At the height of the Syrian Civil War, various international analysts suggested that divergent Russian and Iranian interests in the region might eventually harm the alliance. This evidently has not yet come to pass, but Netanyahu expressed sustained optimism on Wednesday, saying that his past interactions with Putin had served both Israeli and Russian interests, and that the same thing appeared to be true of the latest meeting.

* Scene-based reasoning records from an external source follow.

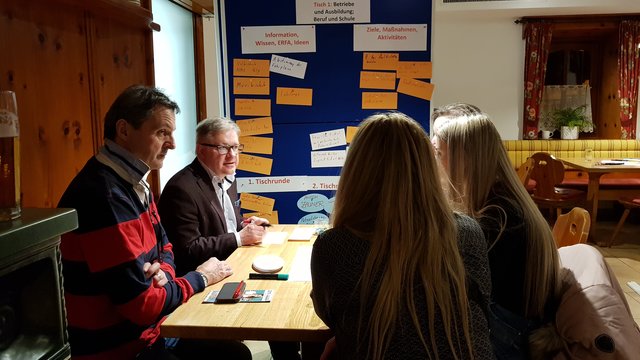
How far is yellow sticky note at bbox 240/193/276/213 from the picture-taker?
9.95 feet

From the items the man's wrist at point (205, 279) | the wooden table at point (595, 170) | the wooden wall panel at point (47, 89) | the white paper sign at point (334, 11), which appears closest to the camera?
the man's wrist at point (205, 279)

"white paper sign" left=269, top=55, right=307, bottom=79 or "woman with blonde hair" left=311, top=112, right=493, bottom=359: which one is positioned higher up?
"white paper sign" left=269, top=55, right=307, bottom=79

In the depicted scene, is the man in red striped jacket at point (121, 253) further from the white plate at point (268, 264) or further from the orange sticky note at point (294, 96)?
the orange sticky note at point (294, 96)

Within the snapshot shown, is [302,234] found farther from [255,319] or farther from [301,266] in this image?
[255,319]

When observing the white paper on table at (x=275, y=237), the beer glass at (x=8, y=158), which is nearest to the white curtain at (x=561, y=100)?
the white paper on table at (x=275, y=237)

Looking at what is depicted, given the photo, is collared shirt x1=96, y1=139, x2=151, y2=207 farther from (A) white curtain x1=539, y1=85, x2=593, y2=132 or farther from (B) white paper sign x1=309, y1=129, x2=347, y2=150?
(A) white curtain x1=539, y1=85, x2=593, y2=132

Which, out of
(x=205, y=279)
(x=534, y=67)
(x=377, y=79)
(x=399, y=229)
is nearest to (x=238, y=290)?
(x=205, y=279)

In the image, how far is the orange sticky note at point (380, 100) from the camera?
9.52ft

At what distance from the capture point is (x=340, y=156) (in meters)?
2.98

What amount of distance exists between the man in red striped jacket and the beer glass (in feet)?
1.83

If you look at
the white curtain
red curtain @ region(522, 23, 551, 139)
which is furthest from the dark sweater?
the white curtain

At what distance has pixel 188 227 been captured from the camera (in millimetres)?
2014

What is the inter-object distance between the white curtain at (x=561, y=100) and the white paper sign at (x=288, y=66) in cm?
488

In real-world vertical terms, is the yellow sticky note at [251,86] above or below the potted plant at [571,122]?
above
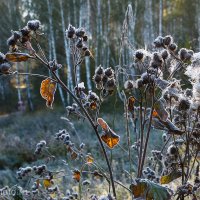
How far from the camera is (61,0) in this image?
1798 centimetres

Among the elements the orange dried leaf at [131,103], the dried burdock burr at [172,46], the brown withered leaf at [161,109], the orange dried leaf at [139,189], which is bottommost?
the orange dried leaf at [139,189]

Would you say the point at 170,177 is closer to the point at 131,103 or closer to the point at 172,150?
the point at 172,150

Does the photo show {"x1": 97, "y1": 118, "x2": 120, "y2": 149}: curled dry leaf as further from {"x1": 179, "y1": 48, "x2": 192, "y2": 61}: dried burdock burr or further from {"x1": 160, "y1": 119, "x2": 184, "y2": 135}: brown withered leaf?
{"x1": 179, "y1": 48, "x2": 192, "y2": 61}: dried burdock burr

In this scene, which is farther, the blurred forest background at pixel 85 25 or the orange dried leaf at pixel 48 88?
the blurred forest background at pixel 85 25

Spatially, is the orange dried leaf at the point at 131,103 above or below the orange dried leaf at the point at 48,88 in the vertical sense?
below

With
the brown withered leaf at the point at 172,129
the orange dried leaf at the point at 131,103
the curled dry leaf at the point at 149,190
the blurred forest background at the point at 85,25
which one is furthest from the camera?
the blurred forest background at the point at 85,25

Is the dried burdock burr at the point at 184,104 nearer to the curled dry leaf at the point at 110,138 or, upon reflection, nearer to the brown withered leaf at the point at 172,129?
the brown withered leaf at the point at 172,129

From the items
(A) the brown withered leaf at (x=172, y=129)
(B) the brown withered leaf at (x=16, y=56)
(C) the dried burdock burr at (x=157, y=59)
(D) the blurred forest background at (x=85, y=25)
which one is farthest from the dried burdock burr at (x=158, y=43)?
(D) the blurred forest background at (x=85, y=25)

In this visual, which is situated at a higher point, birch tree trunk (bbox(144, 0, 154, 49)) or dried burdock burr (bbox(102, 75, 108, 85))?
dried burdock burr (bbox(102, 75, 108, 85))

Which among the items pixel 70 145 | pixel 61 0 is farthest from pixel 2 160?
pixel 61 0

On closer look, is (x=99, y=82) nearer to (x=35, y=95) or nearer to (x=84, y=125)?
(x=84, y=125)

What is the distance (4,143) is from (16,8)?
1210 centimetres

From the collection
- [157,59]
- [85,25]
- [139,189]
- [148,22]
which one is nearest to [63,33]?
[85,25]

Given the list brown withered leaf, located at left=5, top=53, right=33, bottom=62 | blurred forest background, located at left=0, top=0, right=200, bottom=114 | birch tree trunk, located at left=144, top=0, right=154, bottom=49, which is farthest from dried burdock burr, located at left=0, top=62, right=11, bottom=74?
birch tree trunk, located at left=144, top=0, right=154, bottom=49
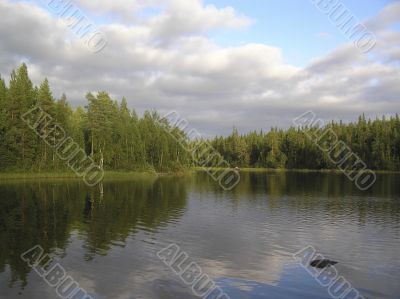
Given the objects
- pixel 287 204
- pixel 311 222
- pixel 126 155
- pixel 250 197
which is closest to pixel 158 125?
pixel 126 155

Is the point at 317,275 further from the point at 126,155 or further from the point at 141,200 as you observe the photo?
the point at 126,155

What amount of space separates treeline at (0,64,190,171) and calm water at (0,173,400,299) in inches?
1198

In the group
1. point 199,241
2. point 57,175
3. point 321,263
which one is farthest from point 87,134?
point 321,263

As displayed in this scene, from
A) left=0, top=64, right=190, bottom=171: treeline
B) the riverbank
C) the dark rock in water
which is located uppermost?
left=0, top=64, right=190, bottom=171: treeline

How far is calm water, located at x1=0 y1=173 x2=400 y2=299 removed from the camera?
21.9 metres

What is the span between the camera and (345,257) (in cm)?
2862

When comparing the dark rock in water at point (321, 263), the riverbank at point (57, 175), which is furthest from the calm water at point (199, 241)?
the riverbank at point (57, 175)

Tensions Getting Better or Worse?

Another report on Wednesday cast a different sort of doubt upon the nature and extent of the tensions and alliances in the region. Al Jazeera reported that Iranian Foreign Minister Mohammad Javad Zarif had announced plans for mutual diplomatic visits between Iran and regional rival Saudi Arabia. Zarif suggested that these visits could take place as soon as the first week of September, immediately after the end of the hajj pilgrimage. This claim is sure to be regarded with surprise by many observers who had been following the dramatic expansion in tensions between the two states.

Tehran has clearly contributed to these tensions, as when it accused the Saudis of being behind a pair of Islamic State attacks in the Iranian capital in June. But the Iranian government has also periodically tried to downplay the tensions, or at least Tehran’s part in them, perhaps in the interest of making Iran seem like a more stable target for investors in the wake of the nuclear agreement. These facts may put Zarif’s claims of diplomatic exchange in a different light, especially as Saudi Arabia continues to act along the same lines as Israel in pushing back against Tehran’s regional influence.

This pushback was the subject of an AFP report on Wednesday, which affirmed that the Saudis and their established allies are still pursuing closer ties with Iraqi power players in the hopes of preventing Iran from establishing a long-term presence there after the defeat of Islamic State militants. The report notes that border openings between Iraq and Saudi Arabia challenge Iranian dominance over Iraq’s imports at a crucial time for Iran’s efforts to spur its own economic recovery.

Furthermore, the AFP report indicates that the Iraqi Shiite cleric Muqtada al-Sadr has expanded his push for the dismantling of Iran-backed paramilitary forces in Iraq, following his visits to both Saudi Arabia and the United Arab Emirates. This situation also shows the regional divisions to be more complicated that they might appear at a glance, because Sadr led Shiite militias in fighting the US forces during their occupation of Iraq.

Nevertheless, this seems to indicate that between suspicions about Iran’s nuclear ambitions and its pursuit of regional hegemony, there are various opportunities for parties with otherwise divergent interests to find common cause in putting pressure on the Islamic Republic of Iran.